Reproduce the stretch of the listing from the line containing "In the scene depicted, which" through the end of the listing, swapping every "building facade" for "building front" and changing nothing else. Leave the pictures out of your answer.
....
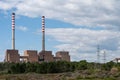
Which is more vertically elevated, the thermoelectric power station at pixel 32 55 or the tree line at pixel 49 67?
the thermoelectric power station at pixel 32 55

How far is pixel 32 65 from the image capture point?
60375mm

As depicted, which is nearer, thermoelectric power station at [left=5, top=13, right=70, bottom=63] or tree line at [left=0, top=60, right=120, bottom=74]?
tree line at [left=0, top=60, right=120, bottom=74]

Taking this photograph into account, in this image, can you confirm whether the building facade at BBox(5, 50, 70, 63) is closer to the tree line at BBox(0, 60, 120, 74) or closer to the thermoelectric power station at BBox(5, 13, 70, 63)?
the thermoelectric power station at BBox(5, 13, 70, 63)

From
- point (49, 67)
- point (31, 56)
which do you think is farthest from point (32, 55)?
point (49, 67)

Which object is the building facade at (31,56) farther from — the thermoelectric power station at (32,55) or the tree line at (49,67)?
the tree line at (49,67)

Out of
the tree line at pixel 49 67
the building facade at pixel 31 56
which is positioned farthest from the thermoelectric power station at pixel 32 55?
the tree line at pixel 49 67

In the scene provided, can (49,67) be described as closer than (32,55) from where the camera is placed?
Yes

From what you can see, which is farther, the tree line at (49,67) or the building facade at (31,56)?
the building facade at (31,56)

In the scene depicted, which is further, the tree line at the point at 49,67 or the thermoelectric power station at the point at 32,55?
the thermoelectric power station at the point at 32,55

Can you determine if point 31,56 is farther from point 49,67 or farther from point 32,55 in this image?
point 49,67

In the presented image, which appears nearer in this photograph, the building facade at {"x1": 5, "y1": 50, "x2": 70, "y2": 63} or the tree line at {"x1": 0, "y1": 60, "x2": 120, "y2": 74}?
the tree line at {"x1": 0, "y1": 60, "x2": 120, "y2": 74}

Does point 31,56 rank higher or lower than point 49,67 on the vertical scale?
higher

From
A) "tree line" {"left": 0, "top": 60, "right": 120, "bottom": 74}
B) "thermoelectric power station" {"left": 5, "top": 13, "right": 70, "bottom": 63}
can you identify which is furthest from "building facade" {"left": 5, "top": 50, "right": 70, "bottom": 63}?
"tree line" {"left": 0, "top": 60, "right": 120, "bottom": 74}

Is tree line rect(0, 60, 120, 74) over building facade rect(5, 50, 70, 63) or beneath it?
beneath
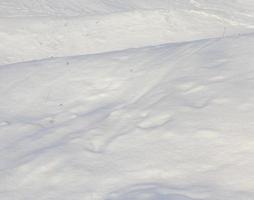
....
**Written solution**
In the scene depicted, which is further, the tree line at the point at 49,67 or the thermoelectric power station at the point at 32,55?
the thermoelectric power station at the point at 32,55

Can you determine if point 31,56 is farther from point 49,67 or farther from point 32,55 in this image?
point 49,67

In the presented image, which appears nearer in this photograph, the building front at {"x1": 5, "y1": 50, "x2": 70, "y2": 63} or the tree line at {"x1": 0, "y1": 60, "x2": 120, "y2": 74}?
the tree line at {"x1": 0, "y1": 60, "x2": 120, "y2": 74}

Does point 31,56 rank higher or lower than point 49,67 on the vertical scale?
higher

From
A) "tree line" {"left": 0, "top": 60, "right": 120, "bottom": 74}
B) "thermoelectric power station" {"left": 5, "top": 13, "right": 70, "bottom": 63}
can you identify which is furthest from "building front" {"left": 5, "top": 50, "right": 70, "bottom": 63}?
"tree line" {"left": 0, "top": 60, "right": 120, "bottom": 74}

Is tree line rect(0, 60, 120, 74) over building front rect(5, 50, 70, 63) or beneath it?
beneath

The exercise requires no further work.